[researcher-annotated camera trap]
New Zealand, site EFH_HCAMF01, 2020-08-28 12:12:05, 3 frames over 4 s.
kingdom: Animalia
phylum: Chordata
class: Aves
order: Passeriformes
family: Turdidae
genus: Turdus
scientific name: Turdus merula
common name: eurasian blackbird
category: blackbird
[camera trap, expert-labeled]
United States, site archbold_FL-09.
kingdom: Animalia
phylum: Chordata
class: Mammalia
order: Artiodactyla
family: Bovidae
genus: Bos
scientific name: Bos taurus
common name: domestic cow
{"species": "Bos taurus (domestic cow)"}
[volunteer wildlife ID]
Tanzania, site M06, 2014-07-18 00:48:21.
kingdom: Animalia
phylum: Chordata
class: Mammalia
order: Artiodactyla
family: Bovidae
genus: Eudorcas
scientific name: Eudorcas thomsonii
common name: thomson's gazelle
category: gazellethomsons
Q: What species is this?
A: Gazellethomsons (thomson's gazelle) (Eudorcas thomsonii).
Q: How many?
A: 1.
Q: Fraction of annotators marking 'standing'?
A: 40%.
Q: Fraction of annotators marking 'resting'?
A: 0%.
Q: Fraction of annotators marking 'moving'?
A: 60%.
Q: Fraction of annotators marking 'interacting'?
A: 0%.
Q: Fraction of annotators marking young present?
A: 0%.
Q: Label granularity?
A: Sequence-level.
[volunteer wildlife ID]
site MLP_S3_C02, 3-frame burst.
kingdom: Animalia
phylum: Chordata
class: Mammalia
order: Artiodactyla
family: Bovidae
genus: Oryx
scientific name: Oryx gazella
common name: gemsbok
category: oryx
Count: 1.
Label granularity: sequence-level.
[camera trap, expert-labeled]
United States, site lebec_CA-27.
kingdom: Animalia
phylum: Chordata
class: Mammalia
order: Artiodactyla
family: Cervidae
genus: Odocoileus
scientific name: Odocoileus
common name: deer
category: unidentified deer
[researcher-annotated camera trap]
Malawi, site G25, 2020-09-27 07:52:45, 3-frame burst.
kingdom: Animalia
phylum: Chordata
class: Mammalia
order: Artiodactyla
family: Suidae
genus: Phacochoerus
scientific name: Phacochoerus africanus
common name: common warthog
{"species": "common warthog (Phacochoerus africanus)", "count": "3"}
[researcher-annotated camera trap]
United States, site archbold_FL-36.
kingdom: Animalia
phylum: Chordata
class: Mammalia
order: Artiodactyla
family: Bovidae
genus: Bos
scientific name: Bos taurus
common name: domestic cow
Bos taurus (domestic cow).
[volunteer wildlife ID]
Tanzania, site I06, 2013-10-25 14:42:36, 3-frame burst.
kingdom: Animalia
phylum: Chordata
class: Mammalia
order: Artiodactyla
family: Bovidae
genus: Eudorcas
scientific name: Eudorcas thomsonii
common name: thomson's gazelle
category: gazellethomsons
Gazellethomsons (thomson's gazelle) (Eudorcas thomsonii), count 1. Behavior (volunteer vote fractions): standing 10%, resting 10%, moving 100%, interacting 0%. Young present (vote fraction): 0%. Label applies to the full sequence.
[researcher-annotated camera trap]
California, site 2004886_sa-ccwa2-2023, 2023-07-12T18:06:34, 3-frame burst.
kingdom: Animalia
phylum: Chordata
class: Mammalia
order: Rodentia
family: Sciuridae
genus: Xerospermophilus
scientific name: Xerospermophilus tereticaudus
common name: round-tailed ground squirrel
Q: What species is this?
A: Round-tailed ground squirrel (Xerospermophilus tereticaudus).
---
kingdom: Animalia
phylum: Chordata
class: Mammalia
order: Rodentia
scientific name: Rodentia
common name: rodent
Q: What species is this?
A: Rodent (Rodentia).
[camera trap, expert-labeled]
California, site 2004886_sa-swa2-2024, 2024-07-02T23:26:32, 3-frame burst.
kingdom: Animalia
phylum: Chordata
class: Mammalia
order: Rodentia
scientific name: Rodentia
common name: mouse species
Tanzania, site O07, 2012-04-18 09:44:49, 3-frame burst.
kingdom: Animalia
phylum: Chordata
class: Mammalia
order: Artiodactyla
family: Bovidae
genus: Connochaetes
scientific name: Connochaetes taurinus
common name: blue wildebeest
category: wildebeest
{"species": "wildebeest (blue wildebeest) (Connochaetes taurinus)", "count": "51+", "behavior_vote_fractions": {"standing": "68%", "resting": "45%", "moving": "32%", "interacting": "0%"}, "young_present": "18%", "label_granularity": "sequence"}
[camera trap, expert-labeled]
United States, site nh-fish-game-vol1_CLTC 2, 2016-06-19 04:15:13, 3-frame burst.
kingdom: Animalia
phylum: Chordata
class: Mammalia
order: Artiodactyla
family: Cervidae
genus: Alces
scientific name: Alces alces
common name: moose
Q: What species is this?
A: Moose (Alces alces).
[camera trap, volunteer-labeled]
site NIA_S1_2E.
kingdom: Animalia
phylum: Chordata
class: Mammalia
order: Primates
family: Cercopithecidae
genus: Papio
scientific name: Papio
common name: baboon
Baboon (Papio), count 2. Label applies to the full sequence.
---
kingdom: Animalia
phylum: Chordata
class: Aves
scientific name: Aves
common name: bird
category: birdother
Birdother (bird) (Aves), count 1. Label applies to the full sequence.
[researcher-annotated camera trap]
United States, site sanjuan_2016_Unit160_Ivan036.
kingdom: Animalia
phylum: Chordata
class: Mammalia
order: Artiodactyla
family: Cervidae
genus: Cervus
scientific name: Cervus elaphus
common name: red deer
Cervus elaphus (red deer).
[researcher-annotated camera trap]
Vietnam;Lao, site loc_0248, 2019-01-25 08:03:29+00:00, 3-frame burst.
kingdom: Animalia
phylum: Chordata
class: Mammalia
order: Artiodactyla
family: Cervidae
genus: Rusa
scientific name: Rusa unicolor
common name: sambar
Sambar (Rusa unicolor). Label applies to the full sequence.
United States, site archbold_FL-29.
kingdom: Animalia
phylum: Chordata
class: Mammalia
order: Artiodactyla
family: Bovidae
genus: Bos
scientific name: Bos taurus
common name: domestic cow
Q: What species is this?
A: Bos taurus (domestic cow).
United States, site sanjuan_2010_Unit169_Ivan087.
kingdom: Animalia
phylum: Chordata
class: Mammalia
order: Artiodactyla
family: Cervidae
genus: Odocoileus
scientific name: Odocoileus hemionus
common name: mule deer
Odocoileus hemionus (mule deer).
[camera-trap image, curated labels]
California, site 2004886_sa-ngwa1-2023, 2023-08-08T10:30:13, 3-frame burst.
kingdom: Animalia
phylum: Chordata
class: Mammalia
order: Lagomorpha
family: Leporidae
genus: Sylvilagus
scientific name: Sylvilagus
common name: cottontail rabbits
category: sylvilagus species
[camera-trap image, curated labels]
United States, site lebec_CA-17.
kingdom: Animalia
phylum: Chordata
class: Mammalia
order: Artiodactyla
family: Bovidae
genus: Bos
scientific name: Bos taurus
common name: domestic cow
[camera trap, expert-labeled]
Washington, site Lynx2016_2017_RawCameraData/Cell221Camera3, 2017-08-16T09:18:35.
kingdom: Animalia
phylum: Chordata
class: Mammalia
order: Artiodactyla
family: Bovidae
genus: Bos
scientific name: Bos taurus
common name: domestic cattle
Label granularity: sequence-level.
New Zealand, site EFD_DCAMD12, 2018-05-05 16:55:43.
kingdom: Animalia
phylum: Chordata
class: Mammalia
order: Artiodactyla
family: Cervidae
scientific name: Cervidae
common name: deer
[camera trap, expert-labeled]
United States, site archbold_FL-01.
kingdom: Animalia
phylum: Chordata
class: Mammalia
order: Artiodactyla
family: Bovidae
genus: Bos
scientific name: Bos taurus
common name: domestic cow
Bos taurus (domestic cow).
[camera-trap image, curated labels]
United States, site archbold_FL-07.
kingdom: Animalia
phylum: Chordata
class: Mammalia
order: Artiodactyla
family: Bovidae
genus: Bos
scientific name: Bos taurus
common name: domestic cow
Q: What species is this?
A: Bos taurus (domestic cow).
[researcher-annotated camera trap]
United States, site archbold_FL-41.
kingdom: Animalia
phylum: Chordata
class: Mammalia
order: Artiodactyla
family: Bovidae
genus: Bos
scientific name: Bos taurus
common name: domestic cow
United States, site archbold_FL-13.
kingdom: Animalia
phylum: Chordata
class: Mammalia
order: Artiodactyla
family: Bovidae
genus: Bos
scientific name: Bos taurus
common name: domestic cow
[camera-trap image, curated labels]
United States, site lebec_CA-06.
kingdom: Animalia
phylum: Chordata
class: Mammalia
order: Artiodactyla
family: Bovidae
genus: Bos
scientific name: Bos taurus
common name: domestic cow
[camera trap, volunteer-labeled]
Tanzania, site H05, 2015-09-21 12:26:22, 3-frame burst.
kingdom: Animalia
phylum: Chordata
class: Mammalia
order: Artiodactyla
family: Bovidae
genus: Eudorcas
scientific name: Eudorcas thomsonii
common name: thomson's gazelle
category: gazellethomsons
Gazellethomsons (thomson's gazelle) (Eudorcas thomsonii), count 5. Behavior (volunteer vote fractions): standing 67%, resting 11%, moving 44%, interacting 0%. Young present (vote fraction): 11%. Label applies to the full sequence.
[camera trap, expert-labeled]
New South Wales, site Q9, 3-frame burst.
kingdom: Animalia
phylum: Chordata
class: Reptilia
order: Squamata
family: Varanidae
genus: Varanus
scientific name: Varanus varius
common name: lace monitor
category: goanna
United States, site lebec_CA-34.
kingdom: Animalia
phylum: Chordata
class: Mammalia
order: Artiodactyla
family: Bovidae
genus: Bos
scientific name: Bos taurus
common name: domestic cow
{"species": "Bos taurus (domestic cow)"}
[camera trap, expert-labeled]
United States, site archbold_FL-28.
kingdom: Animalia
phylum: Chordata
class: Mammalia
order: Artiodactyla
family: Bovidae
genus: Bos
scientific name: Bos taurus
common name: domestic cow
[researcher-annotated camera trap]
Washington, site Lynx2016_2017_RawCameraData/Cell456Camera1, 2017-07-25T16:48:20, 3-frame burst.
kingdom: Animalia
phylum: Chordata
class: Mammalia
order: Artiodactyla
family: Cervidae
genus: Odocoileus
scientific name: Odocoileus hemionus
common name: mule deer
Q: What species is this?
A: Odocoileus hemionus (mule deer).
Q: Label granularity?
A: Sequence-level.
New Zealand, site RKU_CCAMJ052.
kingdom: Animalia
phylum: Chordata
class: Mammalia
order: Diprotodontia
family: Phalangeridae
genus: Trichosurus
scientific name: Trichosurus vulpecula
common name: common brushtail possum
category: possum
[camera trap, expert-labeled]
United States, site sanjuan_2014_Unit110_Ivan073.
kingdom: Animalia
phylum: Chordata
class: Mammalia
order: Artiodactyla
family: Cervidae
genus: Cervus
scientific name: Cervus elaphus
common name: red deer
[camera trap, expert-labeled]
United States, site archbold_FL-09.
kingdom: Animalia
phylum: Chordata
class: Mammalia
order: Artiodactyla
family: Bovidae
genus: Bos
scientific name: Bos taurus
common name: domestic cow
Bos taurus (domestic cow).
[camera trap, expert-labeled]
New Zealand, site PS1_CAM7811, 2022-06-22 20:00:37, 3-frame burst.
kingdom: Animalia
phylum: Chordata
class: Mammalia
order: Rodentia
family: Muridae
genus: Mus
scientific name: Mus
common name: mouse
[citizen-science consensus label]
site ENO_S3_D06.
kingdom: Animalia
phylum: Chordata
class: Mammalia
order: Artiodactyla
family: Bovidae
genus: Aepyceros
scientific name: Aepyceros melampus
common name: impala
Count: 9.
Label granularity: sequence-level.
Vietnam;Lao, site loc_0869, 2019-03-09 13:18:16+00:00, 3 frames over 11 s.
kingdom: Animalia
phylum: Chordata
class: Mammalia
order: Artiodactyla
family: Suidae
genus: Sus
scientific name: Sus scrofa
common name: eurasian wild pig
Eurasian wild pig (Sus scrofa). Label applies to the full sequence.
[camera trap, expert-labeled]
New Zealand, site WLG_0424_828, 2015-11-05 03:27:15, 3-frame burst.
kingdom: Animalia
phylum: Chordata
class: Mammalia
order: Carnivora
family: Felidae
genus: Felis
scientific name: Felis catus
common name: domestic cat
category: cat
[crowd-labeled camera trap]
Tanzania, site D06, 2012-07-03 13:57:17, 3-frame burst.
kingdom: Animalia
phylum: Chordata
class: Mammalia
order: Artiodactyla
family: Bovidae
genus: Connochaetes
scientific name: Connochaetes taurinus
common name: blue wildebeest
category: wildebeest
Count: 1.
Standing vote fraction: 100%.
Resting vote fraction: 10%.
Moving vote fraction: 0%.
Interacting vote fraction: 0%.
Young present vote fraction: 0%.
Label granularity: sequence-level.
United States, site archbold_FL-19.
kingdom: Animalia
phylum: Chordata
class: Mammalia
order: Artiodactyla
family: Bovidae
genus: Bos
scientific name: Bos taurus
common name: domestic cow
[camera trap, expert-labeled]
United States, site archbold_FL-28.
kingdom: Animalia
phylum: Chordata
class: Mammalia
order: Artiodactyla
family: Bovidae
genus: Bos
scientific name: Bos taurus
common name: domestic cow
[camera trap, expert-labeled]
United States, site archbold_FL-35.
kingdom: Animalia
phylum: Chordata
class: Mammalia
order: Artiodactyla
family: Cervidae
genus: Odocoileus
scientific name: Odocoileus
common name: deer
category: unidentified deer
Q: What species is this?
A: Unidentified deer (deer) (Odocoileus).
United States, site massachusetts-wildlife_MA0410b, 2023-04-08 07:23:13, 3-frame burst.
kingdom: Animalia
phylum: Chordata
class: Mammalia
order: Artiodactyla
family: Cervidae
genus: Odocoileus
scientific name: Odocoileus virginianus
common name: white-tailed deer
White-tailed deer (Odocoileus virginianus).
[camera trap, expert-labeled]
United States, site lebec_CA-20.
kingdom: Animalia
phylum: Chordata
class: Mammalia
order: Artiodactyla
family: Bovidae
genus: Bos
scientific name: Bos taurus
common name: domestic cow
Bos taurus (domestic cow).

----------------------------------------

What you need to do:
The lines from the first of the entries through the line holding "common name: eurasian blackbird" are to be restated word for word, and no others.

Output of the exercise:
[researcher-annotated camera trap]
New Zealand, site EFH_HCAMF01, 2020-08-28 12:12:05, 3 frames over 4 s.
kingdom: Animalia
phylum: Chordata
class: Aves
order: Passeriformes
family: Turdidae
genus: Turdus
scientific name: Turdus merula
common name: eurasian blackbird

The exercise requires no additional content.